Medical terms and concepts: differences in scope for physicians and nurses
The purpose of this study is to examine the various conceptualizations of heart failure (HF) among healthcare specialists (doctor and nurses), by looking at language variation in their descriptions of HF that might signify different understandings of the treatment of HF patients, though both are involved in multidisciplinary health care.
This research is a sociocognitive study of the term heart failure (HF). It is designed to explore its complexity as a unit of understanding (Temmerman, 2000a) in the conceptual similarities and differences evident in the discourse of physicians and nurses responsible for the treatment and care of HF patients. The data comes from parallel corpora of research articles written by doctor-led and nurse-led teams, which are consulted by their peers to inform their everyday decision-making in evidence-based medicine.
Linguistic analysis of the corpus data on heart failure uses concordancing and lexical statistics to examine the various collocational patterns associated with it, and alternative terminologies that provide insights into the conceptualization of HF by doctors and nurses. This is coupled with semantic analysis of its intra- and intercategorial relations in the discourse of the two corpora.

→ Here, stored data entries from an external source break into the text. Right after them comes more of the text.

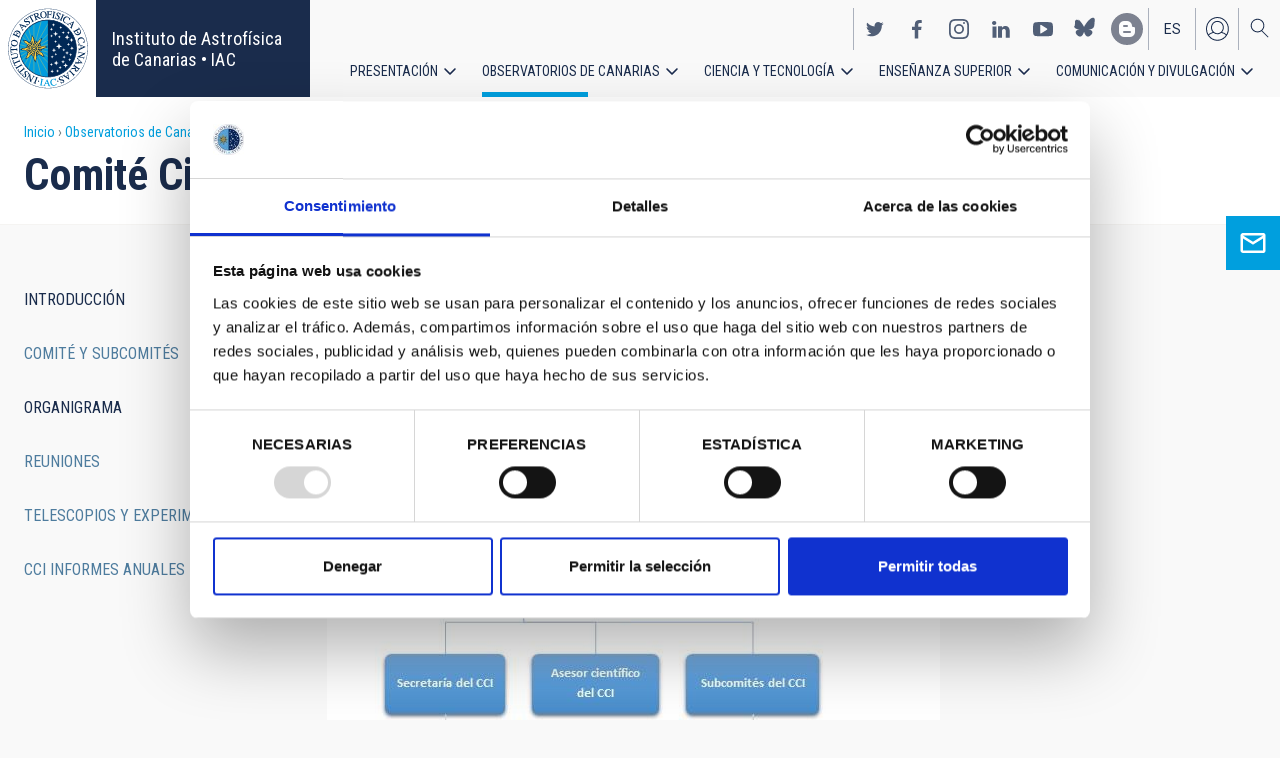

--- FILE ---
content_type: text/javascript
request_url: https://www.iac.es/themes/custom/iac_venus/js/tables.js?t96391
body_size: 352
content:
(function ($) {
  Drupal.behaviors.myTable = {
    attach: function (context) {
    // id4600, sdm, se añade el wrapper a todas las tablas salvo a las que llevan la clase .fc full calendar
//    $('table').not(".fc table").once('add Wrapper').each(function( index, element ) {
//      $(this).wrapAll("<div class='wrapper-table'/>");
//    });
    // sdm, id5828 - D10 utiliza once del core y cambia la sintaxis.
    (function($,once){
        $(once('add_Wrapper',$('table').not(".fc table"))).each(function( index, element ) {
        $(this).wrapAll("<div class='wrapper-table'/>");
       });
    })(jQuery,once);
    
    }
  };
})(jQuery);


--- FILE ---
content_type: image/svg+xml
request_url: https://www.iac.es/themes/custom/iac_venus/images/ico-mail-white.svg
body_size: 476
content:
<svg xmlns="http://www.w3.org/2000/svg" xmlns:xlink="http://www.w3.org/1999/xlink" version="1.1" width="24" height="24"><rect id="backgroundrect" width="100%" height="100%" x="0" y="0" fill="none" stroke="none"/><g class="currentLayer" style=""><title>Layer 1</title><path d="M4,4H20A2,2 0 0,1 22,6V18A2,2 0 0,1 20,20H4C2.89,20 2,19.1 2,18V6C2,4.89 2.89,4 4,4M12,11L20,6H4L12,11M4,18H20V8.37L12,13.36L4,8.37V18Z" id="svg_1" class="" fill="#ffffff" fill-opacity="1"/></g></svg>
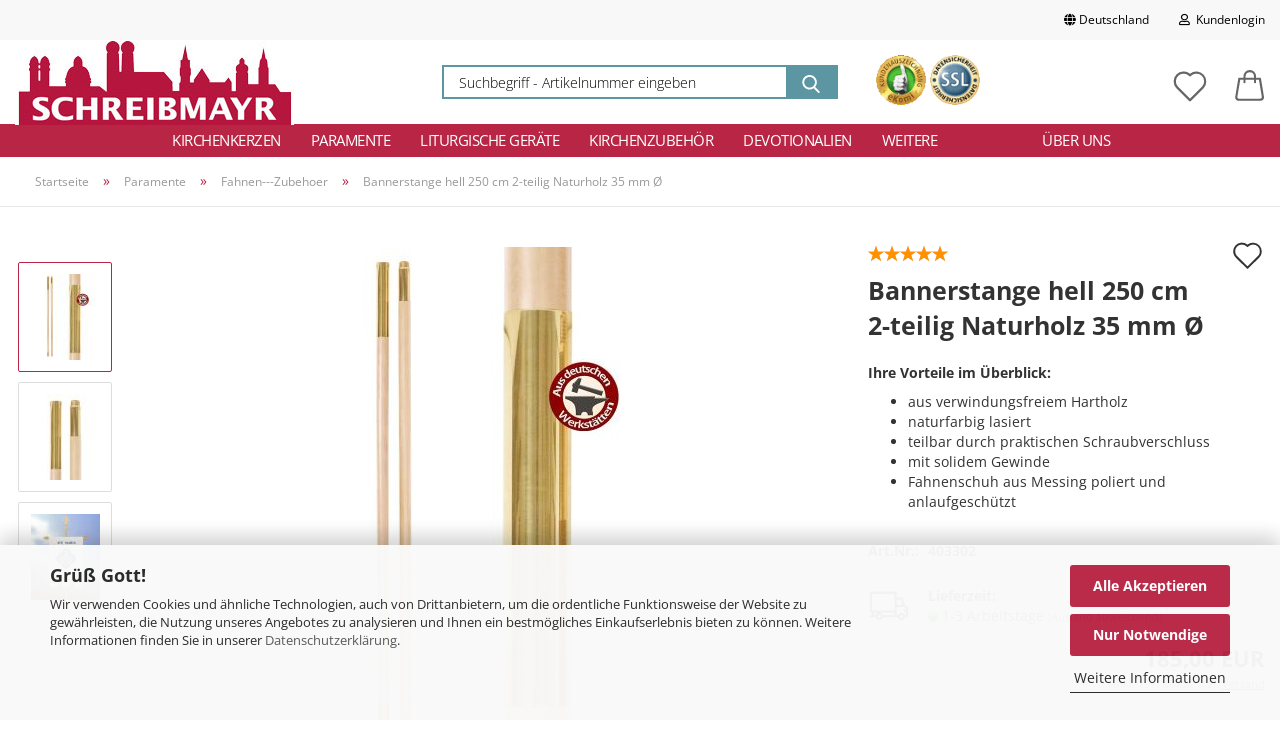

--- FILE ---
content_type: application/javascript
request_url: https://www.schreibmayr.de/GXModules/Xycons/M0009/Shop/Javascripts/controllers/m0009_widget.min.js?bust=f7f011b8a5f7e9c8e744ac2f1dd62e9b
body_size: 785
content:
/* -----------------------------------------------------------------------------------------
   m0009_widget.js
   Released under the GNU General Public License
   (c) 2013-2024 - Xycons GmbH & Co. KG - www.xycons.de - Central (M0009) (LC:11.44)
   -----------------------------------------------------------------------------------------
*/
xycons0009.controllers.module("m0009_widget",[],(function(e){$(this),$("body");var r=null,t=$.extend(!0,{},{productReminderUrl:"shop.php",productReminderButtons:".btn-product-reminder",attributes:".js-calculate",quantity:".js-calculate-qty",modifyeritem:".modifier-item",selectorMapping:{}},e),d={},i=function(e){e&&0==$(this).closest(".modifier-type__radio").length&&e.preventDefault();var d=$(this),i=d.is("form")?d:d.closest("form");i.find(".properties-selection-form").length,e&&e.data&&e.data.target&&e.data.target;if(i.length){var n=jse.libs.form.getData(i,null,!0),a=$(this).attr("data-value");if(void 0!==(o=$(this).closest(".modifier-content").find('input[name^="modifiers[attribute]"]').attr("name"))){var o=parseInt($(this).closest(".modifier-content").find('input[name^="modifiers[attribute]"]').attr("name").replace("modifiers[attribute][","").replace("]",""));console.log("ModItem:"+o+" #"+a)}else a="-",o="-";if(n.target=e&&e.data&&e.data.target?e.data.target:"product_check",r&&e&&r.abort(),"product_reminder"==n.target)return i.attr("action",t.productReminderUrl),i.append('<input type="hidden" name="do" value="M0009/GetContent" />'),i.attr("method","get"),i.off("submit"),void i.submit();var s=$("#reminder_view_id").val();0,r=jse.libs.xhr.post({url:"shop.php?do=M0009/RemindChecker&aID="+o+"&oID="+a,data:n,datatype:"json"},!0).done((function(e){e&&("details"==s?"OFF"==e.REMINDER_STATUS?($("#product-reminder-container_"+e.PRODUCTS_ID).addClass("hidden"),$("a.btn-product-reminder.txt-product-reminder").addClass("hidden"),"true"==e.REMINDER_HIDE_CART&&($("#reminder-hider-entryarea").removeClass("hidden"),$("#reminder-hider-buttonarea").removeClass("hidden"),$("#reminder-hider-units").removeClass("hidden"),$(".input-group").removeClass("hidden"),$(".js-btn-add-to-cart").removeClass("hidden")),$("#reminder-hider-reminderarea").addClass("hidden")):($("#product-reminder-container_"+e.PRODUCTS_ID).removeClass("hidden"),$("a.btn-product-reminder.txt-product-reminder").removeClass("hidden"),"true"==e.REMINDER_HIDE_CART&&($("#reminder-hider-entryarea").addClass("hidden"),$("#reminder-hider-buttonarea").addClass("hidden"),$("#reminder-hider-units").addClass("hidden"),$(".input-group").addClass("hidden"),$(".js-btn-add-to-cart").addClass("hidden")),$("#reminder-hider-reminderarea").removeClass("hidden")):"OFF"==e.REMINDER_STATUS?($("#product-reminder-container_"+e.PRODUCTS_ID).addClass("hidden"),"true"==$("#reminder_hide_cart_button").val()&&$("#reminder_row_"+e.PRODUCTS_ID).removeClass("hidden")):($("#product-reminder-container_"+e.PRODUCTS_ID).removeClass("hidden"),"true"==$("#reminder_hide_cart_button").val()&&$("#reminder_row_"+e.PRODUCTS_ID).addClass("hidden")))}))}};return d.init=function(e){$(document).on("JSENGINE_INIT_FINISHED",(function(){"details"==$("#reminder_view_id").val()&&$(".js-calculate").trigger("change")})),$form=$("form.product-info"),$form.on("change",t.attributes,{target:"product_check"},i).on("click",t.modifyeritem,{target:"product_check"},i).on("click",t.productReminderButtons,{target:"product_reminder"},i),$form=$("form.product-tile"),$form.on("change",t.attributes,{target:"product_check"},i).on("click",t.productReminderButtons,{target:"product_reminder"},i),e()},d}));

The results highlight major differences in the lexical relations for heart failure within the two corpora. In the doctors’ corpus, it associated mostly with negative words, and with concepts of high mortality, healthcare costs and multi-comorbidity. By contrast the nurses’ corpus produced some positive, more motivating, family-orientated and community focused phrases such as positively influence the adoption of health-promoting behaviours and influenced family relationships and bonding. Nurses view both the severity of heart failure and patients’ cognitive capacity while doctors tend to focus on severity of disease.
The results thus show that medical practitioners see their role as confined to biomedical care, with little sign of being involved in patients’ self-care education and support – even though these are supposed to be shared roles and responsibilities in multidisciplinary care in medical practice. The doctor’s and nurse’s units of understanding for heart failure are quite disparate. The research demonstrates the value of a descriptive approach to medical terminology in the context of multidisciplinary health care – and its effectiveness in embracing the various components of a medical syndrome.